Page MenuHomePhorge

README.cyrusdb.md
No OneTemporary

Authored By
Unknown
Size
15 KB
Referenced Files
None
Subscribers
None

README.cyrusdb.md

# The CyrusDB Interface
> This document is from an [email](https://lists.andrew.cmu.edu/pipermail/cyrus-devel/2018-February/004217.html) Bron sent to the [cyrus-devel](https://lists.andrew.cmu.edu/pipermail/cyrus-devel/) mailing list.
The cyrusdb interface is a common API for accessing key-value
datastores from within Cyrus code. It's part of the libcyrus shared
object (but not libcyrus_min), used by all Cyrus binaries. The use of
the cyrusdb API abstracts the details of the underlying data store,
allowing sites to use different database types depending on their
needs, and allowing Cyrus developers to use a common API for data
storage needs.
The entire cyrusdb source lives in the `lib/` directory of the
`cyrus-imapd` repository, in the following files:
- [`lib/cyrusdb.h`](https://github.com/cyrusimap/cyrus-imapd/blob/master/lib/cyrusdb.h)
- [`lib/cyrusdb.c`](https://github.com/cyrusimap/cyrus-imapd/blob/master/lib/cyrusdb.c)

— EXERCISE PROMPT —
Extract the part of the CyrusDB page between "The cyrusdb interface is" and "storage needs.", inclusive. The material that comes next is separate from the CyrusDB page.

— DATASET EXCERPT —
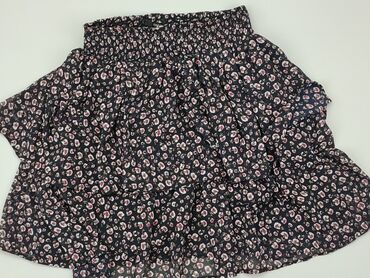czarne spódnice na wesele: Skirt, Only, L (EU 40), condition - Good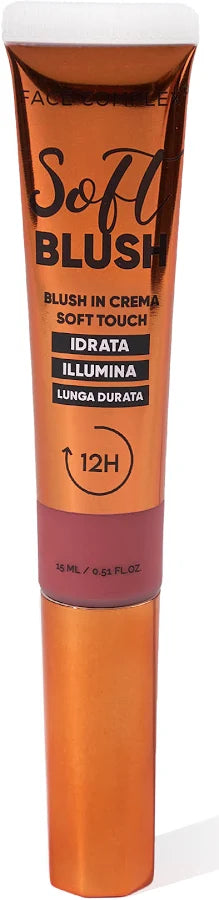 Soft Blush 01 FACE COMPLEX 15 ml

— RESULT OF THE EXERCISE —
The cyrusdb interface is a common API for accessing key-value
datastores from within Cyrus code. It's part of the libcyrus shared
object (but not libcyrus_min), used by all Cyrus binaries. The use of
the cyrusdb API abstracts the details of the underlying data store,
allowing sites to use different database types depending on their
needs, and allowing Cyrus developers to use a common API for data
storage needs.